Maxtext: A simple, performant and scalable Jax LLM

(github.com)

115 points | by zerojames 11 days ago

2 comments

arjvik 11 days ago
What are people's thoughts on how this compares to:
- EasyLM [1] - Levanter [2] - T5X [3] - and more?
[1]: https://github.com/young-geng/EasyLM [2]: https://github.com/stanford-crfm/levanter [3]: https://github.com/google-research/t5x
Asking because I have worked extensively on training a large model on a TPU cluster, and started with Levanter, then tried MaxText, and finally ended up on EasyLM. My thoughts are:
- Levanter is well intentioned but is unproven and lacking in features. For instance, their sharding is odd in that it requires embedding dimension to be a multiple of the number of devices, so I can't test using a model with embedding dimension 768 on a 512-device pod. Lost confidence in Levanter after finding some glaring correctness bugs (and helping get them fixed). Also, while I'm a huge fan of Equinox's approach, it's sadly underdeveloped (for instance, there's no way to specify non-default weight initialization strategies without manually doing model surgery to set weights).
- MaxText was just very difficult to work with. We felt like we were fighting against it every time we needed to change something because we would be digging through numerous needless layers of abstraction.
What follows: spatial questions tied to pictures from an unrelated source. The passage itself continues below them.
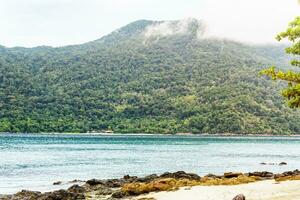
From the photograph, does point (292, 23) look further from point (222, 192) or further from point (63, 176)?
point (63, 176)

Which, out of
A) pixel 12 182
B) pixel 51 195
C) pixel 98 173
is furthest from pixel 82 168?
pixel 51 195

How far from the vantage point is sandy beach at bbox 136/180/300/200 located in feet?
106

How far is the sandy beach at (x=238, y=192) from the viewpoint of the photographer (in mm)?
32344

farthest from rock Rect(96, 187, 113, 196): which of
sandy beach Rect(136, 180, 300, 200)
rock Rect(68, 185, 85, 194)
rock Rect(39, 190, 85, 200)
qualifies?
sandy beach Rect(136, 180, 300, 200)

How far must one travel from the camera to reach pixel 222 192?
117 feet

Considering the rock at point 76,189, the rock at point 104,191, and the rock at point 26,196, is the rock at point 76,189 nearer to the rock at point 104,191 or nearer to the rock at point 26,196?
the rock at point 104,191

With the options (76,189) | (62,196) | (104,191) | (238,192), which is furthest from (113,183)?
(238,192)

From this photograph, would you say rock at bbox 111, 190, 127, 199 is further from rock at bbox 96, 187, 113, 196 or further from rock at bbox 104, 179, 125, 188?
rock at bbox 104, 179, 125, 188

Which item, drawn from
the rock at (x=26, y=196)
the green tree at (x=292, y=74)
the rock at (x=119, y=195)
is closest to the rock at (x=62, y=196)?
the rock at (x=26, y=196)

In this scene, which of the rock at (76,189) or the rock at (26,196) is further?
the rock at (76,189)

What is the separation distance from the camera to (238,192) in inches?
1379

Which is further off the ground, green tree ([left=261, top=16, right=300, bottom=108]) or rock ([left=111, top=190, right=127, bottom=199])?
green tree ([left=261, top=16, right=300, bottom=108])

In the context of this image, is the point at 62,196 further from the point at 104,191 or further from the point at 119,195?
the point at 104,191

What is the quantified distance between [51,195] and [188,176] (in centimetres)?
1702
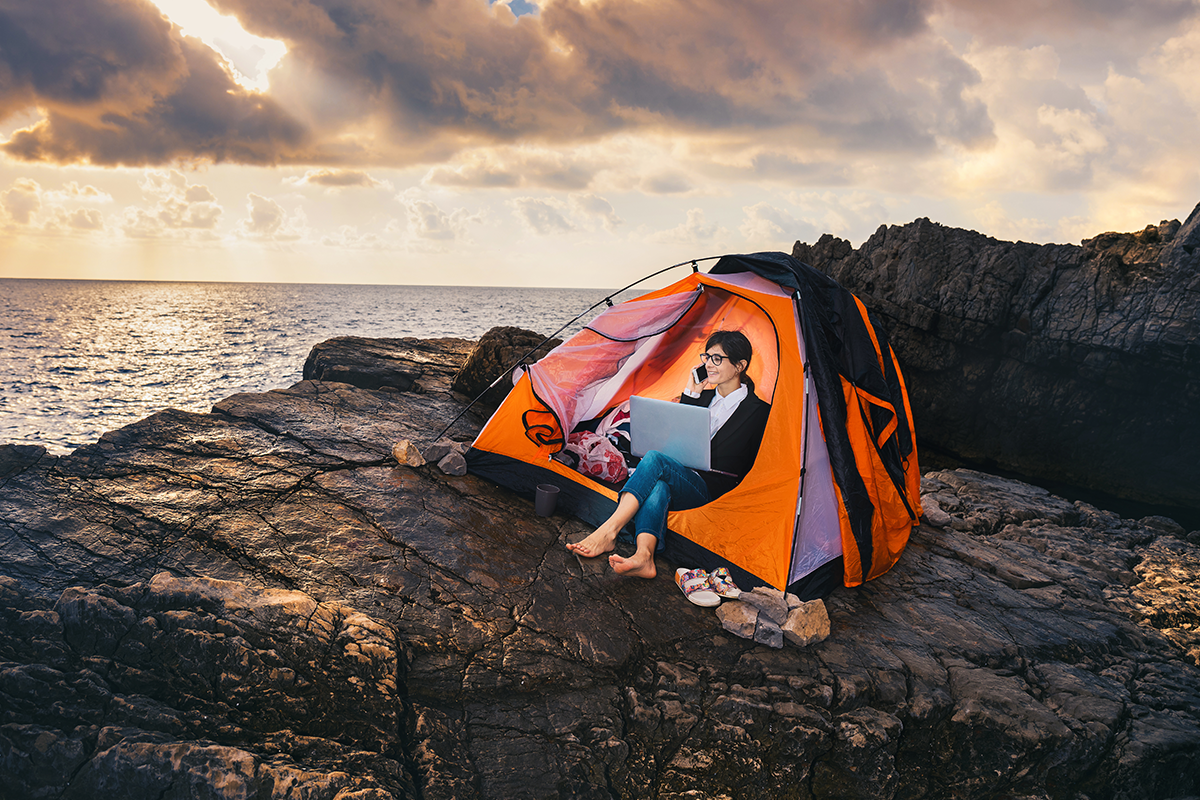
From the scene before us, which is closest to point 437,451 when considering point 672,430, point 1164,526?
point 672,430

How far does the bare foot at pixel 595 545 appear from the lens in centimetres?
419

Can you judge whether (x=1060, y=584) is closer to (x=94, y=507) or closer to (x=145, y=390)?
(x=94, y=507)

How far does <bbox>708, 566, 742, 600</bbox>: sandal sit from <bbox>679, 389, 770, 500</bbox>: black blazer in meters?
0.69

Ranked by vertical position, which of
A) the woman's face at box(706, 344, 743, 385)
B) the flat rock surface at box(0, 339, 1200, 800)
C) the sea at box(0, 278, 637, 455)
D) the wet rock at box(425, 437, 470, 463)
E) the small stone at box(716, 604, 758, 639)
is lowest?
the sea at box(0, 278, 637, 455)

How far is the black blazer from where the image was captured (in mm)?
4645

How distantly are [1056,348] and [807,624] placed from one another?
12.3 meters

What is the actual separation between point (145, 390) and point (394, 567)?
2399 cm

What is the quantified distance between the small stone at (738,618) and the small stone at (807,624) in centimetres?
21

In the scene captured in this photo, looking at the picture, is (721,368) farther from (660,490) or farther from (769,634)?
(769,634)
My favorite was after one long day of debugging, I found a function who's only purpose was to pass its arguments to another function untouched; this function's only purpose was to pass its arguments untouched to a new, third function, that then slightly changed them and passed them to a fourth function that did the work.
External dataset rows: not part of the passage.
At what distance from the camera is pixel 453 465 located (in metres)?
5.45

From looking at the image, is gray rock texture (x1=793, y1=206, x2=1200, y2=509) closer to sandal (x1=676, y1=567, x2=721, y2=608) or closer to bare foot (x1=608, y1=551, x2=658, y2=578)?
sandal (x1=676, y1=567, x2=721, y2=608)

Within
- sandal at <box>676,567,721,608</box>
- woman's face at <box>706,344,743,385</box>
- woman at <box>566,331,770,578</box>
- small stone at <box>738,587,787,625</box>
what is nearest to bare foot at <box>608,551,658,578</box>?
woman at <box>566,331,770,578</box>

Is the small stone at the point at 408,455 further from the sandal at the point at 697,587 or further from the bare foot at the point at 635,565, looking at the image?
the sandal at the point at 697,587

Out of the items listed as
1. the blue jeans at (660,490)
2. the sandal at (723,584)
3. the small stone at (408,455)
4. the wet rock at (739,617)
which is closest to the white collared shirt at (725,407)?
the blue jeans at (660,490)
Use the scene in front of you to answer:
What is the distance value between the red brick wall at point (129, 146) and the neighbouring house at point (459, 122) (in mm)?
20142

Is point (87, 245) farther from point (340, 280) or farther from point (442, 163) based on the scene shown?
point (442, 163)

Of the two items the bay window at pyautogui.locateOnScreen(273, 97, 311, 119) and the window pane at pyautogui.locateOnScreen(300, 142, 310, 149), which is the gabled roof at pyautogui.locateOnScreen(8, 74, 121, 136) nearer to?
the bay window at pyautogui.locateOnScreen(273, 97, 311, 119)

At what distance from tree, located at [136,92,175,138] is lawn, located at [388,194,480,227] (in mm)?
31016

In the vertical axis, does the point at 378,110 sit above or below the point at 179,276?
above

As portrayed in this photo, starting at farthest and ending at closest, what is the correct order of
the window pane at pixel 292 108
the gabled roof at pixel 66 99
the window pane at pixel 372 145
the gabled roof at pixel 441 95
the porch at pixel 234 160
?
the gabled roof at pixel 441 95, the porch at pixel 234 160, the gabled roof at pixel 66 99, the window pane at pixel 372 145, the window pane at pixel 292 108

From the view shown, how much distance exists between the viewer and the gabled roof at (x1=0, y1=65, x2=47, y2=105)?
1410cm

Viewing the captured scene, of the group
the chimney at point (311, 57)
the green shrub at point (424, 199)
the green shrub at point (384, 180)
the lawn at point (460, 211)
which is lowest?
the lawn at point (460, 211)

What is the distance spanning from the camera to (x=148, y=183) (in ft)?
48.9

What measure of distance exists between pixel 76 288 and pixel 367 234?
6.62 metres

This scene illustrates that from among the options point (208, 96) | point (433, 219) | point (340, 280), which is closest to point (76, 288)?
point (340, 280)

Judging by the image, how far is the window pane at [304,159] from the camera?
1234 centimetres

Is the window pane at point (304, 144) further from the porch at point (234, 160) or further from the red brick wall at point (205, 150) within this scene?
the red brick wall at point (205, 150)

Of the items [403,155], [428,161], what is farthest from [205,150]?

- EasyLM is, as the name says, easy. But on a deeper dive, the sharding functionality seems to be underdeveloped. What they call "FSDP" is not necessarily true FSDP, it's literally just a certain axis that the JAX mesh is being sharded around that happens to shard some data axes and some model weight axes.
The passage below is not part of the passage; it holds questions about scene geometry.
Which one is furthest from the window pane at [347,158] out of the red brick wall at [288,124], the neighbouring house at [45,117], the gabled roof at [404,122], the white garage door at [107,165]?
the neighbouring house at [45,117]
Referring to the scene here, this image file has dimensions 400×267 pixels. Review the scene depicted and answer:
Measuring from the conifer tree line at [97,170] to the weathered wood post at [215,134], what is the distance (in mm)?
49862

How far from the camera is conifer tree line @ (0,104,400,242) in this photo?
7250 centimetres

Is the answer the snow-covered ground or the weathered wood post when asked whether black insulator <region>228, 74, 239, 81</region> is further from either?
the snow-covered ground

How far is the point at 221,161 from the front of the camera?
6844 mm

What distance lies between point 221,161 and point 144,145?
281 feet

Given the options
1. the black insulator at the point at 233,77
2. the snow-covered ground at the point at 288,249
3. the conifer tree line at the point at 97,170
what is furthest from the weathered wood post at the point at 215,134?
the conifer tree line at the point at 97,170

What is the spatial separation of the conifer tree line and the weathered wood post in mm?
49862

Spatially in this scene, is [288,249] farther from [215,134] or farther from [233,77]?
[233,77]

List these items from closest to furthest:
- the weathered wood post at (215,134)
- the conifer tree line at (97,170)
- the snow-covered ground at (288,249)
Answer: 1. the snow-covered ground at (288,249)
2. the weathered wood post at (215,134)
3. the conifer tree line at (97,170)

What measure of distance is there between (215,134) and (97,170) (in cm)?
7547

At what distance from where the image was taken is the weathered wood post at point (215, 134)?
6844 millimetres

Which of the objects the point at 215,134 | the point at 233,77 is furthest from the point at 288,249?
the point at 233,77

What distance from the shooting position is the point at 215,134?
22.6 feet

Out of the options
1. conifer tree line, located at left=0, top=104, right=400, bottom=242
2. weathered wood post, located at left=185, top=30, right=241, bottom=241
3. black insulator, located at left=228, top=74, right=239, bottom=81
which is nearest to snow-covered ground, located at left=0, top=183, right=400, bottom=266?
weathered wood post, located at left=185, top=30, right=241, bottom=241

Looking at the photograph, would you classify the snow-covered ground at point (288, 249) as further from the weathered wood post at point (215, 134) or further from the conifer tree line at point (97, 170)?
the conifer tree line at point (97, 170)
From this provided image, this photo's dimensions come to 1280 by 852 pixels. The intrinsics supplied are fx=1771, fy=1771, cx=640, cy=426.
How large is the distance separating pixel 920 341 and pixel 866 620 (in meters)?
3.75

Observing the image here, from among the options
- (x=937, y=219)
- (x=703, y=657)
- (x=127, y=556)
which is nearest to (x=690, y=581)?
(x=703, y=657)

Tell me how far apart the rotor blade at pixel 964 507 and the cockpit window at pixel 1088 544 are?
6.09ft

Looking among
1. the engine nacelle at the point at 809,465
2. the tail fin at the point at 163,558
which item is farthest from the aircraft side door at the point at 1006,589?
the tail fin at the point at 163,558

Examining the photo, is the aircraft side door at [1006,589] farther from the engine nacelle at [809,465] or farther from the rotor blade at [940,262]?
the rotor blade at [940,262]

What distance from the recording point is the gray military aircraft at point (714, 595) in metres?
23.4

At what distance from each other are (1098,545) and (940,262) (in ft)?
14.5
I'm still searching for a "perfect" JAX LLM codebase - any pointers?
[-]
- logicchains 11 days ago
  >MaxText was just very difficult to work with. We felt like we were fighting against it every time we needed to change something because we would be digging through numerous needless layers of abstraction. My favorite was after one long day of debugging, I found a function who's only purpose was to pass its arguments to another function untouched; this function's only purpose was to pass its arguments untouched to a new, third function, that then slightly changed them and passed them to a fourth function that did the work
  Some of this complexity may be necessary for achieving optimal performance in Jax. E.g. extra indirection to avoid the compiler making some bad fusion decision, or multiple calls so something can be marked as static for the jit in the outer call. As far as I'm aware MaxText is the only public Jax codebase that's demonstrated scaling to models with 100s of billions of weights. I've just started evaluating it and it seems to scale better than the Torch implementation I was using previously (even on GPU). Most of the abstraction seems to have a reason behind it (at least for me since I'm making some modifications to the vanilla model, which is easier when the components are less tightly coupled).
  [-]
  - gallabytes 11 days ago
    > Some of this complexity may be necessary for achieving optimal performance in Jax. E.g. extra indirection to avoid the compiler making some bad fusion decision, or multiple calls so something can be marked as static for the jit in the outer call
    certainly some of it is but not the lion's share - I have a much simpler (private) codebase which scales pretty similarly afaict.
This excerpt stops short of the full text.